For square matrices, we can calculate a special value called the determinate. This value has a few uses, most notably, it can tell us if a system is consistent, as well as provide an alternative method for finding the inverse of a matrix.

First, consider a two-variable system of linear equations.

$a_{11}x_1 + a_{12}x_2 = b_1$

$a_{21}x_1 + a_{22}x_2 = b_2$

If we isolate the first equation for $x_1$ and the second equation for $x_2$, we get this:

$x_1 = \frac{a_{22}b_1 - a_{12}b_2}{a_{11}a_{22} - a_{12}a_{21}}$

$x_2 = \frac{a_{11}b_2 - a_{21}b_1}{a_{11}a_{22} - a_{12}a_{21}}$

Notice that with this definition, the only way we can have a solution is if $a_{11}a_{22} - a_{12}a_{21} \ne 0$. From here, let's look at the definition of the determinate for a two by two matrix.

$det(\left[\begin{array}{cc} a_{11} & a_{12} \\ a_{21} & a_{22} \end{array}\right]) = a_{11}a_{22} - a_{12}a_{21}$

As you can see, we define our determinate as the condition for a solution to a linear system. As we discussed earlier, determinates were defined to tell us if a system has a consistent solution, which is why the determinate is defined in this way.

For three by three matrices, the determinate becomes more complicated. If you were to manipulate a three equation system for each variables, you would find that there is a solution if $a_{11}a_{22}a_{33} - a_{11}a_{23}a_{32} - a_{12}a_{21}a_{33} + a_{12}a_{23}a_{31} + a_{13}a_{21}a_{32} - a_{13}a_{22}a_{31} \ne 0$.

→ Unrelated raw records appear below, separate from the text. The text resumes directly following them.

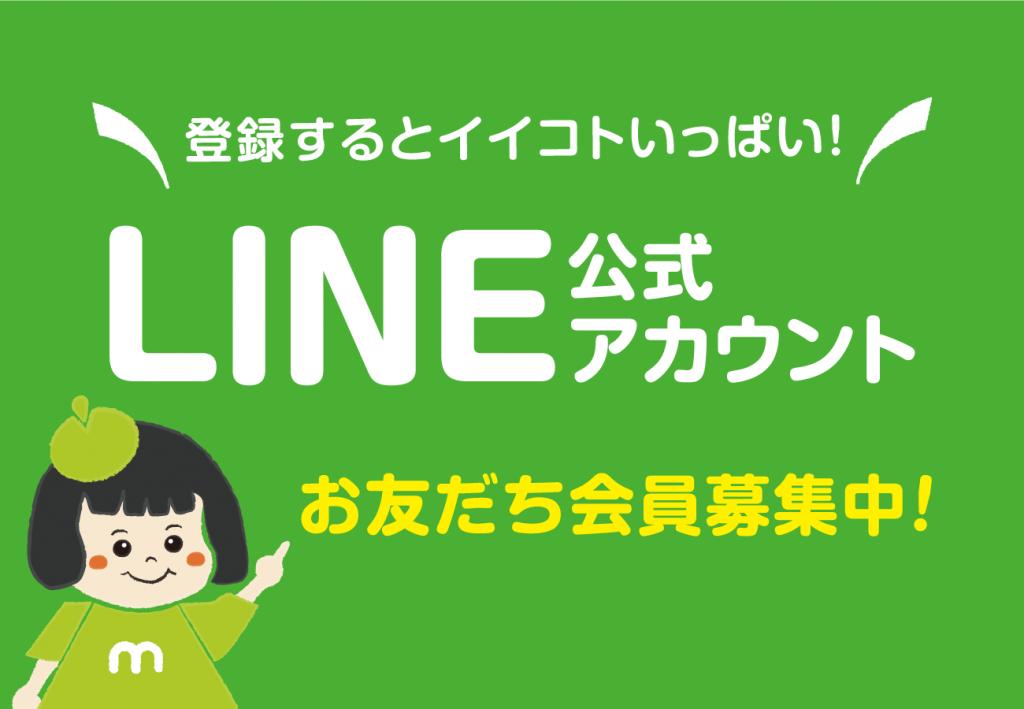 mioka LINE公式アカウント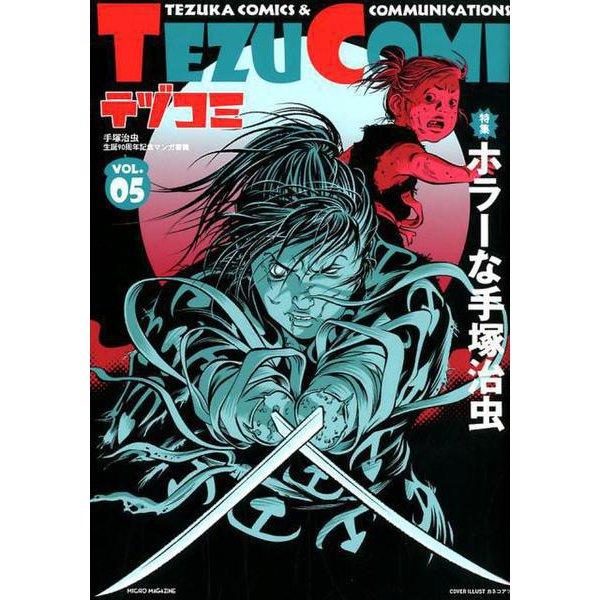 テヅコミ Vol.5 [コミック]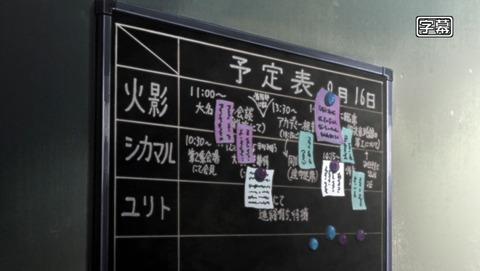 シカマル秘伝 闇の黙に浮ぶ雲 709話 感想 NARUTO 83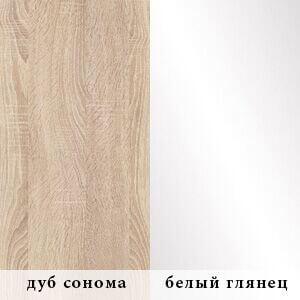 gostinaya-sv-1-sonoms-gl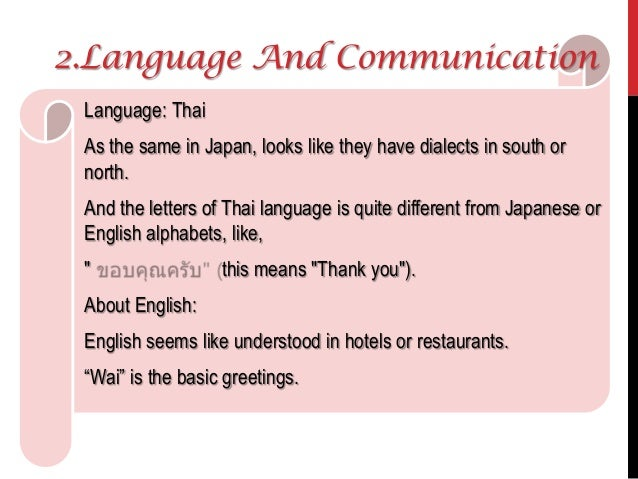 nice to meet you in thai language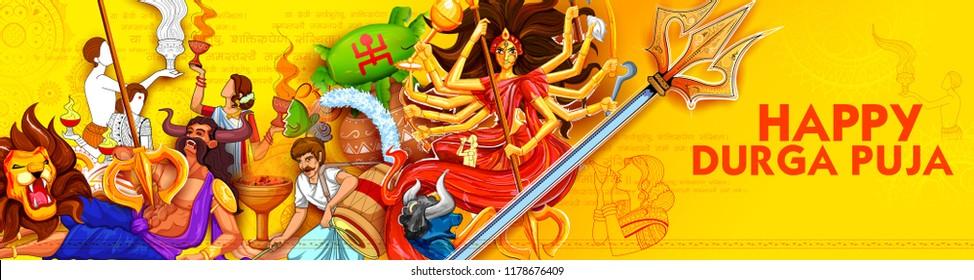 illustration of Goddess Durga in Happy Dussehra Navratri background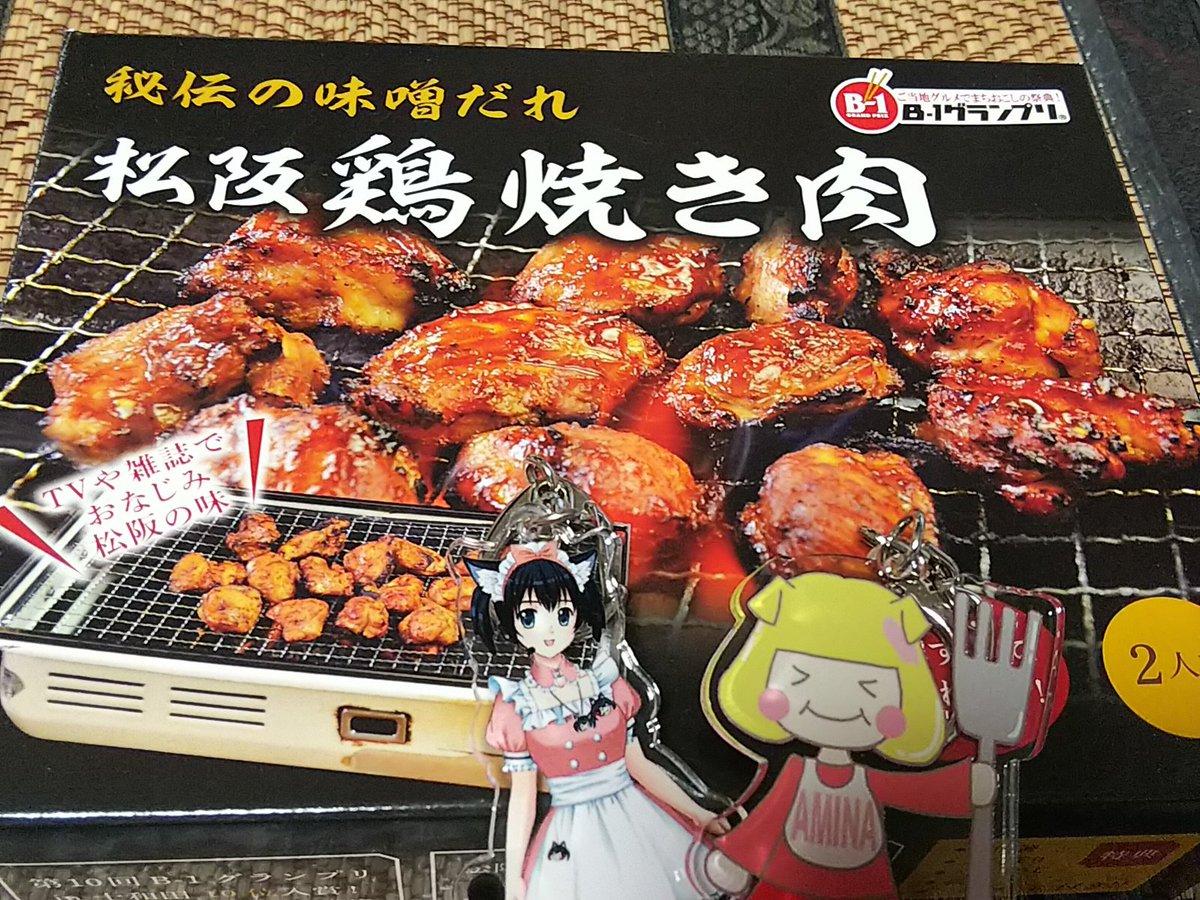 今日は令和最初の肉の日というとこで、鶏さんモグモグ(*´ω`*) #食する一条蜜希 #食するあみあみな #ミートエンジェルズ https://t.co/JMphRgkV4M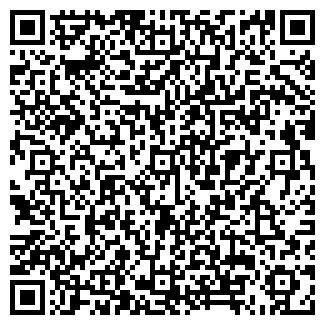 QR-код с контактной информацией организации РЕКВИЕМ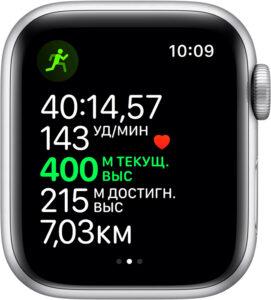 Apple Watch Series 5 44mm Aluminum Silver (MWVD2)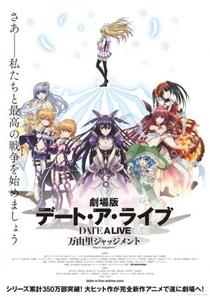 Date a Live: Mayuri Judgement - Poster / Capa / Cartaz - Oficial 3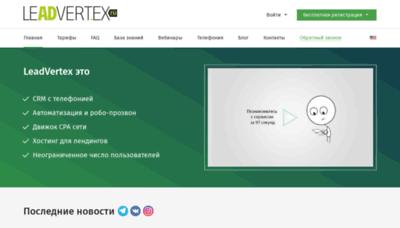 What Leadvertex.info website looks like in 2021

This is hard to remember if we write it in this format, however there is a trick to make this formula more approachable. We can apply the definition of a two by two matrix to take the determinate of parts of the three by three matrix. If we do this, the definition of the determinate will be as follows.

$D = a_{11} * det(\left[\begin{array}{cc} a_{22} & a_{23} \\ a_{32} & a_{33} \end{array}\right]) - a_12 * det(\left[\begin{array}{cc} a_{21} & a_{23} \\ a_{31} & a_{33} \end{array}\right] + a_{13} * \left[\begin{array}{cc} a_{21} & a_{22} \\ a_{31} & a_{32} \end{array}\right]$

This definition is a little more approachable, as it requires less memorization to be able to use. We can even further simplify it using the concept of a cofactor. Let $A(i,j)$ be a two by two submatrix, obtained by removing row i and column j from the matrix A. The cofactor of a matrix is $C_{ij} = (-1)^{(i+j)} * det(A(i,j))$

Using this definition, we can redefine our determinate formula one last time to be: $det(A) = a_{11}C_{11} + a_{12}C_{12} + a_{13}C_{13}$. This formula is much easier to remember and will be the one we use for the remainder of the section.

**Example:
**Find the determinate of $\left[\begin{array}{cc} 4 & -1
& 1 \\ 2 & 3 & 5 \\ 1 & 0 & 6 \end{array}\right]$

$det(A) = a_{11}C_{11} + a_{12}C_{12} +
a_{13}C_{13}$

$= 4* \left[\begin{array}{cc} 3 & 5 \\ 0 & 6 \end{array}\right] - (-1) *
\left[\begin{array}{cc} 2 & 5 \\ 1 & 6 \end{array}\right] + (1) \left[\begin{array}{cc} 2
& 3 \\ 1 & 0 \end{array}\right]$

$= 4 * (3)(6) - (0) (5) - (-1)(12) - 5 + (1) (0 - 3)$

$= 4 * 18 + 7 + 2 = 76$

We can generalize the definition of determinates for n by n matrices. Doing this ends up in a situation where you need to recursively apply the determinate definition until you reach the two by two matrices of the matrix you start with. For instance, a four by four matrix will involve you finding all the three by three matrix determinates which in turn requires you to find all the two by two matrix determinates. Once you reach two by two, you can apply the determinate and get an answer.

**Theorem:
**If one row or column of an n by n matrix contains
only zeros, then det(A) = 0

If we expand on cofactors, it is clear to see that each determinate or cofactor will result in 0, causing the determinate to be equal to zero as well.

**Theorem:
**If a matrix is lower triangular, or upper
triangular, then det(A) is equal to the product of the diagonal entries.

If you look at the form of triangular matrices, you will be able to see that cofactors will result in zero when they aren't a part of the diagonal elements. This is since everything below or above the diagonal is zero. Due to this, we can expect that zero will impact all the determinates, leaving us with just the product of the diagonal entries.

**Theorem:
**If A is an n by n matrix, then $det(A) = det(A^T)$

The determinate is an operation that is not impacted by transposes. You can think of the determinate of an n by n matrix as an operation that is just changing the order of multiplication within the determinates. The outcome that we find from a transpose yields the same multiplication in value, leading to the same determinate.